(Given passage):
Humane Slaughter Act
- Long title: An Act to establish the use of humane methods of slaughter of livestock as a policy of the United States, and for other purposes.
- Nicknames: Humane Methods of Slaughter Act
- Enacted by: the 85th United States Congress
- Effective: August 26, 1958

Citations
- Public law: 85-765
- Statutes at Large: 72 Stat. 862

Codification
- Titles amended: 7 U.S.C.: Agriculture
- U.S.C. sections created: 7 U.S.C. ch. 48 § 1901 et seq.

Legislative history
- Introduced in the House as H.R. 8308 by William R. Poage (D-TX) on July 9, 1957; Committee consideration by House Agriculture, Senate Agriculture and Forestry; Passed the House on February 4, 1958 (Passed voice vote); Passed the Senate on July 29, 1958 (72-9) with amendment; House agreed to Senate amendment on August 13, 1958 (Agreed voice vote); Signed into law by President Dwight D. Eisenhower on August 27, 1958;

= Humane Slaughter Act =

United States federal law

The Humane Slaughter Act, or the Humane Methods of Livestock Slaughter Act (P.L. 85-765; 7 U.S.C. 1901 et seq.), is a United States federal law designed to decrease suffering of livestock during slaughter. It was approved on August 27, 1958. The most notable of these requirements is the need to have an animal completely sedated and insensible to pain. This is to minimize the suffering to the point where the animal feels nothing at all, instead blacking out and never waking. This differs from animal to animal as size increases or decreases. Larger animals such as bovines require a stronger method than chickens. For example, bovines require electronarcosis or something equally potent, though electronarcosis remains a standard. The bovine would have a device placed on their head that, once activated, sends an electric current that efficiently and safely stuns them.

(Extracted information):
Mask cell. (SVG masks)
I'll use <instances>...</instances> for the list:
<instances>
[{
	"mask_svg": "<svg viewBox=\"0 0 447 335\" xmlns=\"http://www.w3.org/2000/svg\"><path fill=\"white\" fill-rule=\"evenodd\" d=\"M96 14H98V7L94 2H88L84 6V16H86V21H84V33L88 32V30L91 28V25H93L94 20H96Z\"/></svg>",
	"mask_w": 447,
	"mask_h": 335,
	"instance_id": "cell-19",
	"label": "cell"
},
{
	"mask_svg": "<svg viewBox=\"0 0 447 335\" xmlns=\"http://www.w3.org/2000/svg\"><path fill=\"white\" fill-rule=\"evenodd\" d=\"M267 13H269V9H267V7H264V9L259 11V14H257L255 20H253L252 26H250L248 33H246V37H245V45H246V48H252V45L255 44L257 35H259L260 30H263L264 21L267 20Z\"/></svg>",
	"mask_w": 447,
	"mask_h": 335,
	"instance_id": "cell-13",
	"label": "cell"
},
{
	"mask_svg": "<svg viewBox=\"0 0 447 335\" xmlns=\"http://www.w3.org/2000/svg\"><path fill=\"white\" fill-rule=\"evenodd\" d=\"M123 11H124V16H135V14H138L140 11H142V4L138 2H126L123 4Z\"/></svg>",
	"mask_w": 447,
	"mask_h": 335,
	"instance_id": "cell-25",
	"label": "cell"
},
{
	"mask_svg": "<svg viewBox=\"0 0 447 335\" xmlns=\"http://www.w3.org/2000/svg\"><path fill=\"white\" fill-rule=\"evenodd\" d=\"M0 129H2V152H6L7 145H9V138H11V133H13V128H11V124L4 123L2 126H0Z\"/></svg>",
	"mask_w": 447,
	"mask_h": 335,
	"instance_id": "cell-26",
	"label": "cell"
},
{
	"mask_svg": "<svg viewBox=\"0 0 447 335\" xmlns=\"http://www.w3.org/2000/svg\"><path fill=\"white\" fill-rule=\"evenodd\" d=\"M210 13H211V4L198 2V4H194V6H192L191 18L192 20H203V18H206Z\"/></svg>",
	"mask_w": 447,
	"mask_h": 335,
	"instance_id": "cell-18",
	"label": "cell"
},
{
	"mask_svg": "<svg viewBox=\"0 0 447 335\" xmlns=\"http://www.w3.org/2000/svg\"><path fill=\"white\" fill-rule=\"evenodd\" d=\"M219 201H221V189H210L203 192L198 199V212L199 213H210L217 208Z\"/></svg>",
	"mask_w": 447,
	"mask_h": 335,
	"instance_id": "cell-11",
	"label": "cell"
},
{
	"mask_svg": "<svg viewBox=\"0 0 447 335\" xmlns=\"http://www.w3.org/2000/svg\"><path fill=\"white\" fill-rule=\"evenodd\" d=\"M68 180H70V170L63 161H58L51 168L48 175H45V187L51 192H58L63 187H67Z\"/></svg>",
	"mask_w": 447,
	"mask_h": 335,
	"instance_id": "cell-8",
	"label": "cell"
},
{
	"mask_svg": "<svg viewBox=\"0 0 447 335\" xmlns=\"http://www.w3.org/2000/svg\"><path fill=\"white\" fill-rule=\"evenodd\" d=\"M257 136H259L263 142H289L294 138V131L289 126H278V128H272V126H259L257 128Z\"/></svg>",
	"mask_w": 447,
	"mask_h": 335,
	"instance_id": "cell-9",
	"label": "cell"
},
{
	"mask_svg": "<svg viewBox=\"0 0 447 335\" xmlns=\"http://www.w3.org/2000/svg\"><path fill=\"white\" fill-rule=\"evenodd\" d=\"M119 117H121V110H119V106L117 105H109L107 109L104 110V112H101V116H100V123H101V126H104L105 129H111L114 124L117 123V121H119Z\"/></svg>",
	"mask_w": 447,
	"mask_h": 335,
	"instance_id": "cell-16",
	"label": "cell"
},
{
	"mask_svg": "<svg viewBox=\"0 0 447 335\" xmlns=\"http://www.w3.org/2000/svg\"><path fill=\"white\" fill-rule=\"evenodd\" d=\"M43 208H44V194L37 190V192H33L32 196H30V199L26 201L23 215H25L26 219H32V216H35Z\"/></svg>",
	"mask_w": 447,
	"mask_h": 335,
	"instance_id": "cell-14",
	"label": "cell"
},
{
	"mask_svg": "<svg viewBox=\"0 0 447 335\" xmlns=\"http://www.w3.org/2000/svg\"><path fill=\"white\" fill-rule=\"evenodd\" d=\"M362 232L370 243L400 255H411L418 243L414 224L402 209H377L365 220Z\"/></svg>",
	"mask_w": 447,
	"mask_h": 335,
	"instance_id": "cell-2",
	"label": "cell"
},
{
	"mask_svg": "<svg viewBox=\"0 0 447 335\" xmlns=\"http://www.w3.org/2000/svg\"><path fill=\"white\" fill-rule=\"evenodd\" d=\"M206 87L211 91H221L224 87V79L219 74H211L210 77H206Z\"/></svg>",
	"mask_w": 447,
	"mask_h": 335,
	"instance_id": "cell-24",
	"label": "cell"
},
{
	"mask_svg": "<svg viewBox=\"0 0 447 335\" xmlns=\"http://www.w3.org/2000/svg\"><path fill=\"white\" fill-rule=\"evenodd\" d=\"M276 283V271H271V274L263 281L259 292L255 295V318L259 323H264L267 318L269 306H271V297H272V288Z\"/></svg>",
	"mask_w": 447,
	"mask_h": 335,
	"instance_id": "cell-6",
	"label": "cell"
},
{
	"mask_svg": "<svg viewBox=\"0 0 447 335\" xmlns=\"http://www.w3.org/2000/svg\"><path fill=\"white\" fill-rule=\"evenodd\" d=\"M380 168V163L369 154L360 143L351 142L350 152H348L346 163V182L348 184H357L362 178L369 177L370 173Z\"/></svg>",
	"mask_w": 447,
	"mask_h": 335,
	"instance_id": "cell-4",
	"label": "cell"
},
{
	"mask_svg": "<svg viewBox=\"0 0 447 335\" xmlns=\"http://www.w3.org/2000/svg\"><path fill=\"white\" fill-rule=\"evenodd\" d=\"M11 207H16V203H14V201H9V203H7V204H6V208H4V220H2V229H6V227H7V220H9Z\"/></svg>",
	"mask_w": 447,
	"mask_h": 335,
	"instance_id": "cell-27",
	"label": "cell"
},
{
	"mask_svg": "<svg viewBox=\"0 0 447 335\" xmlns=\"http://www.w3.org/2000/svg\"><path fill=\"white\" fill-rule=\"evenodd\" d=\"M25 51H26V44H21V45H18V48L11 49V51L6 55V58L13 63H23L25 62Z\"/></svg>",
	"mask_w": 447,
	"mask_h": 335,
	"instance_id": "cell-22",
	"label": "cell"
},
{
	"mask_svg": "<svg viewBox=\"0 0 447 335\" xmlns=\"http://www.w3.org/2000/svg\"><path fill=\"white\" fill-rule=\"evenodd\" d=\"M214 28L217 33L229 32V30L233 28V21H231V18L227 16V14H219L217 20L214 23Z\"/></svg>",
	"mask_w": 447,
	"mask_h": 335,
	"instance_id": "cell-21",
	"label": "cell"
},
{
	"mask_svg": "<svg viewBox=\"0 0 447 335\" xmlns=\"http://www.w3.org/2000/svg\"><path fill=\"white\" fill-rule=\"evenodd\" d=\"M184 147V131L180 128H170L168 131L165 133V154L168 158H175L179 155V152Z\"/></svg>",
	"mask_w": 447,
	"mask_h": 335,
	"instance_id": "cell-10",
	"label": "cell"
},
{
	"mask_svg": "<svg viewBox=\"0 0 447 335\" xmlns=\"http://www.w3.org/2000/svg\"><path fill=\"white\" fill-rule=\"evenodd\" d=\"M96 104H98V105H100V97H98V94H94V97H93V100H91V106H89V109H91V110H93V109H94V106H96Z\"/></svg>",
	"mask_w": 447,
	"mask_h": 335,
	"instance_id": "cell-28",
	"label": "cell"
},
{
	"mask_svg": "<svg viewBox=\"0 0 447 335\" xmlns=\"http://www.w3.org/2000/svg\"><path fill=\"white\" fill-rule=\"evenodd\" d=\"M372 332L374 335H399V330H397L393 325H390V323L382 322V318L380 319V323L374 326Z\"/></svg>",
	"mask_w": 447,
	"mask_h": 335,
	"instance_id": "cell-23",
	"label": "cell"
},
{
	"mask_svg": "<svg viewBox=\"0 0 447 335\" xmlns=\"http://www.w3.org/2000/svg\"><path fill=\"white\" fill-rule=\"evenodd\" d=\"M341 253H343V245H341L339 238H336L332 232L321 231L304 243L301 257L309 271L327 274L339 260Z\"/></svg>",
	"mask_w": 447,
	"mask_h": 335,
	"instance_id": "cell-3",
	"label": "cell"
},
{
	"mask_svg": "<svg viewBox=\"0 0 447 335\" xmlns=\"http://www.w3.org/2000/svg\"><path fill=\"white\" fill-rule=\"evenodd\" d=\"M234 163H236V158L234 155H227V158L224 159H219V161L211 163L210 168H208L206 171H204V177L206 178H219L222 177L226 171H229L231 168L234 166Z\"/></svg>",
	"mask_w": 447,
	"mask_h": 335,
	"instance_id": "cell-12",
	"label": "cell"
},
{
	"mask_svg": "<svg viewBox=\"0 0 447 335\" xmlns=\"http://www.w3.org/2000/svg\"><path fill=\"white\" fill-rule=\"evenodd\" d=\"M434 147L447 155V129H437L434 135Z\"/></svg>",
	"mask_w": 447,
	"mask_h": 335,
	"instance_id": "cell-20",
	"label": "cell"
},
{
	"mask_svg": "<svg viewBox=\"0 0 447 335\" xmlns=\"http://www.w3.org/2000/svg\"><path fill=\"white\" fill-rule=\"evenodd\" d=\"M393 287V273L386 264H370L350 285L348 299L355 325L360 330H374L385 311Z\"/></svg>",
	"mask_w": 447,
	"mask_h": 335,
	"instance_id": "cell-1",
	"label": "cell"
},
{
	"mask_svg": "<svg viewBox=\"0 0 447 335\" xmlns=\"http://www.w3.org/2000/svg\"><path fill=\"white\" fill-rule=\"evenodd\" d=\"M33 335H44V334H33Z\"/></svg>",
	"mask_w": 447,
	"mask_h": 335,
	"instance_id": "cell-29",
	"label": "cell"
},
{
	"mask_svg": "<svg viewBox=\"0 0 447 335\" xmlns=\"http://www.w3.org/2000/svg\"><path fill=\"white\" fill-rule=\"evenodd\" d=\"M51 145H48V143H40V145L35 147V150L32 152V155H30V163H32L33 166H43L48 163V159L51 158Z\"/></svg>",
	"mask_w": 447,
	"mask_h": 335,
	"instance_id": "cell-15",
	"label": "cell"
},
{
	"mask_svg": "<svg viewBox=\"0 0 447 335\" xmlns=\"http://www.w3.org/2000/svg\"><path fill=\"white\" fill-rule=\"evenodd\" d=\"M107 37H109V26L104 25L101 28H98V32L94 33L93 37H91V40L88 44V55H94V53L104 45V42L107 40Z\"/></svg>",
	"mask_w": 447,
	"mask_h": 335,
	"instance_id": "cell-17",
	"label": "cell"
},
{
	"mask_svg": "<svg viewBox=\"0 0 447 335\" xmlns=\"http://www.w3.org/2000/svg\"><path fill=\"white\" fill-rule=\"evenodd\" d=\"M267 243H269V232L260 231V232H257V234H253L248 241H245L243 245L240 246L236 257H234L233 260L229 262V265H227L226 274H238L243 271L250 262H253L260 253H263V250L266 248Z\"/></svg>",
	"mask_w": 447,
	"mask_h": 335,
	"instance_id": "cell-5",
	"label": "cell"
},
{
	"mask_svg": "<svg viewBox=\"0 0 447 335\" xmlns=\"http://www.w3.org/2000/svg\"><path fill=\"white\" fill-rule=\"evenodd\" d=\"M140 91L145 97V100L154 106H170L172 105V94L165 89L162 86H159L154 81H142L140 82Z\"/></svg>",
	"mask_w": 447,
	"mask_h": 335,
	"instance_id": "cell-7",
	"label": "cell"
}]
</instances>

(Problem set):
a. List every date that appears in the legislative history section of the Humane Slaughter Act page.
b. Starting at the first line of the rows and ending at the line containing "14H98V7L94 2H88L84 6V16H86V21H84V33L88", replace "list" with "output" and write those lines out again, leaving everything else unchanged.

(Outputs):
a. July 9, 1957; February 4, 1958; July 29, 1958; August 13, 1958; August 27, 1958

b.
Mask cell. (SVG masks)
I'll use <instances>...</instances> for the output:
<instances>
[{
	"mask_svg": "<svg viewBox=\"0 0 447 335\" xmlns=\"http://www.w3.org/2000/svg\"><path fill=\"white\" fill-rule=\"evenodd\" d=\"M96 14H98V7L94 2H88L84 6V16H86V21H84V33L88 32V30L91 28V25H93L94 20H96Z\"/></svg>",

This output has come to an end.